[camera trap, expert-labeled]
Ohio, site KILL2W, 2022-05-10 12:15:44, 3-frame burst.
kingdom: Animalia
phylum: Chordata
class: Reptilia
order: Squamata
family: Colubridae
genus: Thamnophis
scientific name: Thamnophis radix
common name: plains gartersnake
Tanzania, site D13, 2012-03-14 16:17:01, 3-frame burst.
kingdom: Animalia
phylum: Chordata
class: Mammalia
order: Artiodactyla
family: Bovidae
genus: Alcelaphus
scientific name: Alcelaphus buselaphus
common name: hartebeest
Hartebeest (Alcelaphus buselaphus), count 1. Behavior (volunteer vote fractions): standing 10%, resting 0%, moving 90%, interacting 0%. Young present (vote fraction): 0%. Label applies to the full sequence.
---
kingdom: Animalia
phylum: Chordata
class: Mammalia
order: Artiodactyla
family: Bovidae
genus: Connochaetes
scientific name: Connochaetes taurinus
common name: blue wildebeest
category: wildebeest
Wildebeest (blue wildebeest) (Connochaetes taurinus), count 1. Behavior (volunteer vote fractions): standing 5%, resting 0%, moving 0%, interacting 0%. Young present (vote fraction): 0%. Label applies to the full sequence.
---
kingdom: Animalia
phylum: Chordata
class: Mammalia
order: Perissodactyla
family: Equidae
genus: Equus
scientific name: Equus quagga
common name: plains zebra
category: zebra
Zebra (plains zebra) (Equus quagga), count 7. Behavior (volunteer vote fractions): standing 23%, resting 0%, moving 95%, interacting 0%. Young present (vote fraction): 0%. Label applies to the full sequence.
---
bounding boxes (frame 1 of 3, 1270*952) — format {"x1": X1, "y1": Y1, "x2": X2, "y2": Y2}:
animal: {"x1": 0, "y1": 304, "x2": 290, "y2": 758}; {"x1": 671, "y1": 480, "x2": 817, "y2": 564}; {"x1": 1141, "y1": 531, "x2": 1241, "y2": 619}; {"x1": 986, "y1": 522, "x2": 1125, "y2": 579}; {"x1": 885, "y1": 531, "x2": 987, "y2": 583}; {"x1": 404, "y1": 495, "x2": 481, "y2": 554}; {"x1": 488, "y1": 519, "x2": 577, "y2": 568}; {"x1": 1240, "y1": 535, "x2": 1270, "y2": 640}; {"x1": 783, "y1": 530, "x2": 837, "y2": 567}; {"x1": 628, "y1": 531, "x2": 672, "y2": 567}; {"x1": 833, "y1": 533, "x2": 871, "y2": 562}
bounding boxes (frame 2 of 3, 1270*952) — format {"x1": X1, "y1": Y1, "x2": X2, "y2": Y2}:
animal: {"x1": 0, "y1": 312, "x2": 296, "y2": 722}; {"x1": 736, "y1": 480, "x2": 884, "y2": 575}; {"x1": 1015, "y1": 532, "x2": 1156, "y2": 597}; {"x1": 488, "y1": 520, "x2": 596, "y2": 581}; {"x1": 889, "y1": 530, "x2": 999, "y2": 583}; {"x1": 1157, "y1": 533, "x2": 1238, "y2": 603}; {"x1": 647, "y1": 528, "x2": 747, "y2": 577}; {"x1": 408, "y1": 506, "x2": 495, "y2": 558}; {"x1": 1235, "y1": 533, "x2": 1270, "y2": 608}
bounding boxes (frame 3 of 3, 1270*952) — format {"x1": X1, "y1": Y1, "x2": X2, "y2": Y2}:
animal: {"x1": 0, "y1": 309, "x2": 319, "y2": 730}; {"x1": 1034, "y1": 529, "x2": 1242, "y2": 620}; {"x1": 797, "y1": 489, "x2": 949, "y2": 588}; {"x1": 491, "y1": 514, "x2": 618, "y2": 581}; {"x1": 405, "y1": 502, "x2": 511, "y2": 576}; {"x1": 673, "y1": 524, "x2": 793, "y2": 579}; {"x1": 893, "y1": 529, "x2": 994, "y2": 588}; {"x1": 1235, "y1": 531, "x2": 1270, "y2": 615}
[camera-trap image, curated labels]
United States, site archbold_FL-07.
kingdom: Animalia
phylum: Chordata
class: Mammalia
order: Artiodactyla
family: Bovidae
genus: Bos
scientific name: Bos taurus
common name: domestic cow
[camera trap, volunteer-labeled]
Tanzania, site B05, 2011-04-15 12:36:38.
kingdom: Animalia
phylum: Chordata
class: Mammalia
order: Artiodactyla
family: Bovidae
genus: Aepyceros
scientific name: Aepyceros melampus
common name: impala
——
**WHAT YOU SHOULD DO**
The listing must be repeated in full, with nothing altered.

**OUTPUT OF THE TASK**
[camera trap, expert-labeled]
Ohio, site KILL2W, 2022-05-10 12:15:44, 3-frame burst.
kingdom: Animalia
phylum: Chordata
class: Reptilia
order: Squamata
family: Colubridae
genus: Thamnophis
scientific name: Thamnophis radix
common name: plains gartersnake
Tanzania, site D13, 2012-03-14 16:17:01, 3-frame burst.
kingdom: Animalia
phylum: Chordata
class: Mammalia
order: Artiodactyla
family: Bovidae
genus: Alcelaphus
scientific name: Alcelaphus buselaphus
common name: hartebeest
Hartebeest (Alcelaphus buselaphus), count 1. Behavior (volunteer vote fractions): standing 10%, resting 0%, moving 90%, interacting 0%. Young present (vote fraction): 0%. Label applies to the full sequence.
---
kingdom: Animalia
phylum: Chordata
class: Mammalia
order: Artiodactyla
family: Bovidae
genus: Connochaetes
scientific name: Connochaetes taurinus
common name: blue wildebeest
category: wildebeest
Wildebeest (blue wildebeest) (Connochaetes taurinus), count 1. Behavior (volunteer vote fractions): standing 5%, resting 0%, moving 0%, interacting 0%. Young present (vote fraction): 0%. Label applies to the full sequence.
---
kingdom: Animalia
phylum: Chordata
class: Mammalia
order: Perissodactyla
family: Equidae
genus: Equus
scientific name: Equus quagga
common name: plains zebra
category: zebra
Zebra (plains zebra) (Equus quagga), count 7. Behavior (volunteer vote fractions): standing 23%, resting 0%, moving 95%, interacting 0%. Young present (vote fraction): 0%. Label applies to the full sequence.
---
bounding boxes (frame 1 of 3, 1270*952) — format {"x1": X1, "y1": Y1, "x2": X2, "y2": Y2}:
animal: {"x1": 0, "y1": 304, "x2": 290, "y2": 758}; {"x1": 671, "y1": 480, "x2": 817, "y2": 564}; {"x1": 1141, "y1": 531, "x2": 1241, "y2": 619}; {"x1": 986, "y1": 522, "x2": 1125, "y2": 579}; {"x1": 885, "y1": 531, "x2": 987, "y2": 583}; {"x1": 404, "y1": 495, "x2": 481, "y2": 554}; {"x1": 488, "y1": 519, "x2": 577, "y2": 568}; {"x1": 1240, "y1": 535, "x2": 1270, "y2": 640}; {"x1": 783, "y1": 530, "x2": 837, "y2": 567}; {"x1": 628, "y1": 531, "x2": 672, "y2": 567}; {"x1": 833, "y1": 533, "x2": 871, "y2": 562}
bounding boxes (frame 2 of 3, 1270*952) — format {"x1": X1, "y1": Y1, "x2": X2, "y2": Y2}:
animal: {"x1": 0, "y1": 312, "x2": 296, "y2": 722}; {"x1": 736, "y1": 480, "x2": 884, "y2": 575}; {"x1": 1015, "y1": 532, "x2": 1156, "y2": 597}; {"x1": 488, "y1": 520, "x2": 596, "y2": 581}; {"x1": 889, "y1": 530, "x2": 999, "y2": 583}; {"x1": 1157, "y1": 533, "x2": 1238, "y2": 603}; {"x1": 647, "y1": 528, "x2": 747, "y2": 577}; {"x1": 408, "y1": 506, "x2": 495, "y2": 558}; {"x1": 1235, "y1": 533, "x2": 1270, "y2": 608}
bounding boxes (frame 3 of 3, 1270*952) — format {"x1": X1, "y1": Y1, "x2": X2, "y2": Y2}:
animal: {"x1": 0, "y1": 309, "x2": 319, "y2": 730}; {"x1": 1034, "y1": 529, "x2": 1242, "y2": 620}; {"x1": 797, "y1": 489, "x2": 949, "y2": 588}; {"x1": 491, "y1": 514, "x2": 618, "y2": 581}; {"x1": 405, "y1": 502, "x2": 511, "y2": 576}; {"x1": 673, "y1": 524, "x2": 793, "y2": 579}; {"x1": 893, "y1": 529, "x2": 994, "y2": 588}; {"x1": 1235, "y1": 531, "x2": 1270, "y2": 615}
[camera-trap image, curated labels]
United States, site archbold_FL-07.
kingdom: Animalia
phylum: Chordata
class: Mammalia
order: Artiodactyla
family: Bovidae
genus: Bos
scientific name: Bos taurus
common name: domestic cow
[camera trap, volunteer-labeled]
Tanzania, site B05, 2011-04-15 12:36:38.
kingdom: Animalia
phylum: Chordata
class: Mammalia
order: Artiodactyla
family: Bovidae
genus: Aepyceros
scientific name: Aepyceros melampus
common name: impala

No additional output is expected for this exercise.